═══ 节选段落

2018_清明第一场

• 根本不会了- -
• vj 关闭 csdn 启动
• A - Alice and Bob and Cue Sports
• Alice and Bob both love playing games. Now, Alice and Bob are playing a cue sport like Nine-ball Pool. Two players move in turn. A move is that one player use the cue ball to hit the target ball for pocketing the target ball. At the beginning of game, there are one cue ball and n object balls. Each object ball has a number (a positive integer) on it, and no two object balls have the same number. In a move, the target ball is a object ball still on the table with the smallest number. If the player does the following things in a move, a foul is called and a penalty point is added to the opposite’s point:

Cue ball do not hit any object ball. Penalty: the number of target ball.
Cue ball is not pocketed and hit at least one ball, but do not hit target ball first or hit more than one object ball first at the same time. Penalty: the largest number of ball in the first hit balls.
Cue ball is pocketed and hit at least one ball. Penalty: the largest number of ball in the first hit balls.

══════
═══ 数据行

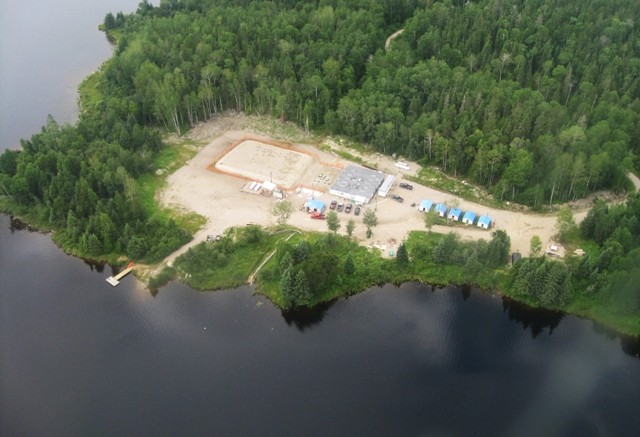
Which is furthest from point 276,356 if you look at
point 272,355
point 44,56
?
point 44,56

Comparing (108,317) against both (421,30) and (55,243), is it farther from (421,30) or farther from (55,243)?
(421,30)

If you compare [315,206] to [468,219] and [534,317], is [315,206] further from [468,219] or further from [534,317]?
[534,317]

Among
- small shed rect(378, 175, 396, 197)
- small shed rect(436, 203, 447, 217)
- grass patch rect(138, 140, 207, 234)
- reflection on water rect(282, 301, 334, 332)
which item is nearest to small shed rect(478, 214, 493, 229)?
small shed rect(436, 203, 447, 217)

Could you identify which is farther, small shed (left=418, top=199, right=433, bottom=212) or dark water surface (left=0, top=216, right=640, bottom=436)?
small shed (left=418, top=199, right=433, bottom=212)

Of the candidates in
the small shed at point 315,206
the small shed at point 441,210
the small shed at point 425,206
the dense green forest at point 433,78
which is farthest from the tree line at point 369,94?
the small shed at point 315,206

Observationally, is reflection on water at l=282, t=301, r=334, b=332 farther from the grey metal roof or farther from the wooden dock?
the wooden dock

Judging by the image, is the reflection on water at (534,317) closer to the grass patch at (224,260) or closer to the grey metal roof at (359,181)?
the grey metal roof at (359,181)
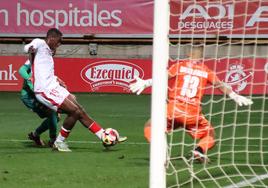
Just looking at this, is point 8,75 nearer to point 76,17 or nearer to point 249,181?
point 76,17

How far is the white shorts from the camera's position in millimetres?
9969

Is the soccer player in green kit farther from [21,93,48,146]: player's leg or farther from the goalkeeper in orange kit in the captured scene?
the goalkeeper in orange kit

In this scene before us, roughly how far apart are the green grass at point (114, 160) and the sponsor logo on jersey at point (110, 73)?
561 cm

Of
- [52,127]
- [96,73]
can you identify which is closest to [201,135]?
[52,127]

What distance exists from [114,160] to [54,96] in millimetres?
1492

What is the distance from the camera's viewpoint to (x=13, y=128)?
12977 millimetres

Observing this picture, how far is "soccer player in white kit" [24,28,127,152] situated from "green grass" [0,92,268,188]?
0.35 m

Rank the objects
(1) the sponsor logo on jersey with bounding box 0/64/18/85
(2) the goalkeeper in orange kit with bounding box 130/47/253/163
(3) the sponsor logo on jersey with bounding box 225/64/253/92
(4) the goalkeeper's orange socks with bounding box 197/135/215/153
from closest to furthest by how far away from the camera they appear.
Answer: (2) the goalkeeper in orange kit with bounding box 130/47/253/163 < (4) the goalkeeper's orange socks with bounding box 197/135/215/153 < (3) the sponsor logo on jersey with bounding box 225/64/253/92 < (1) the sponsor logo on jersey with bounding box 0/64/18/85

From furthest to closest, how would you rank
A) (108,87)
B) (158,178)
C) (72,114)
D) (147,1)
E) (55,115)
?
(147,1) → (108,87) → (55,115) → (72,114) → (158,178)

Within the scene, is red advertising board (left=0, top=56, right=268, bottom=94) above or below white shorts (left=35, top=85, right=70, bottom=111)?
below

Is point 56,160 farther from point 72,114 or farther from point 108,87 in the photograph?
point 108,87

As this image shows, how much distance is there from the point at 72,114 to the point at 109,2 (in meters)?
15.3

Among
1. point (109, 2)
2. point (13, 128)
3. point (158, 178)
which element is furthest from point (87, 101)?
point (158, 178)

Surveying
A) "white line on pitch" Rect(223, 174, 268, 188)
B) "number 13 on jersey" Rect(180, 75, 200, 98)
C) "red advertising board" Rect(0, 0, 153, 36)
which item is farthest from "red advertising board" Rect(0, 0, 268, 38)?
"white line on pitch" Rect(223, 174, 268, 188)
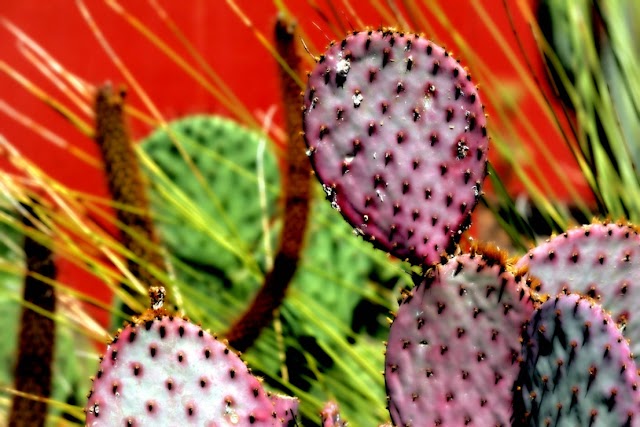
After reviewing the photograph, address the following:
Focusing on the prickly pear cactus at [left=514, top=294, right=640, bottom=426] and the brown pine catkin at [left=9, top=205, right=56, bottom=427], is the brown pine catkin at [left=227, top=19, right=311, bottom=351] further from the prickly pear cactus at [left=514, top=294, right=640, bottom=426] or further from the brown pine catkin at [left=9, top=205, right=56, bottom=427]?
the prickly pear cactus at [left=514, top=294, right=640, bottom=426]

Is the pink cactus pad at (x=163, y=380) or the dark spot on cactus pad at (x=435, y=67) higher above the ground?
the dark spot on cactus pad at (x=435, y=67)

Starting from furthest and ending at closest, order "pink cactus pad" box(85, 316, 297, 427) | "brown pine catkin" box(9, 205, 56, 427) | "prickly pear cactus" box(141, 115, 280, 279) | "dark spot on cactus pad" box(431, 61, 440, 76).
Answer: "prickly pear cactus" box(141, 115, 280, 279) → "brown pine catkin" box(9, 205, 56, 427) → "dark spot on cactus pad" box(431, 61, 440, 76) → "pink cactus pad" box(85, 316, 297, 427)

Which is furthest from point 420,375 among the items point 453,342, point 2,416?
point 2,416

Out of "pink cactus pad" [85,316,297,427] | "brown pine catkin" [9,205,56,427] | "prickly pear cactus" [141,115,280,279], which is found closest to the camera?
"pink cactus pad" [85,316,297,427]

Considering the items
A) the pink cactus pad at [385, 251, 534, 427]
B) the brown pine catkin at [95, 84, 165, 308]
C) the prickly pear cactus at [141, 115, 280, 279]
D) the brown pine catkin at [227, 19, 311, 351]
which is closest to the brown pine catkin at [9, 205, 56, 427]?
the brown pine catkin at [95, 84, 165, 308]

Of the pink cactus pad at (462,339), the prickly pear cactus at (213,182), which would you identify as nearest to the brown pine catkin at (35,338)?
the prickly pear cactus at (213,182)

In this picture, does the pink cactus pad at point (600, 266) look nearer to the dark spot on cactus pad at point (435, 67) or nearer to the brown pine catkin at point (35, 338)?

══════

=== 题目设定 A ===
逐字完整抄录上方的节选段落。
=== 题目设定 B ===
统计上方列表中有多少行含有字符串“furthest”，区分大小写，只给出数字。

=== 最终答案 A ===
2018_清明第一场

• 根本不会了- -
• vj 关闭 csdn 启动
• A - Alice and Bob and Cue Sports
• Alice and Bob both love playing games. Now, Alice and Bob are playing a cue sport like Nine-ball Pool. Two players move in turn. A move is that one player use the cue ball to hit the target ball for pocketing the target ball. At the beginning of game, there are one cue ball and n object balls. Each object ball has a number (a positive integer) on it, and no two object balls have the same number. In a move, the target ball is a object ball still on the table with the smallest number. If the player does the following things in a move, a foul is called and a penalty point is added to the opposite’s point:

Cue ball do not hit any object ball. Penalty: the number of target ball.
Cue ball is not pocketed and hit at least one ball, but do not hit target ball first or hit more than one object ball first at the same time. Penalty: the largest number of ball in the first hit balls.
Cue ball is pocketed and hit at least one ball. Penalty: the largest number of ball in the first hit balls.

=== 最终答案 B ===
6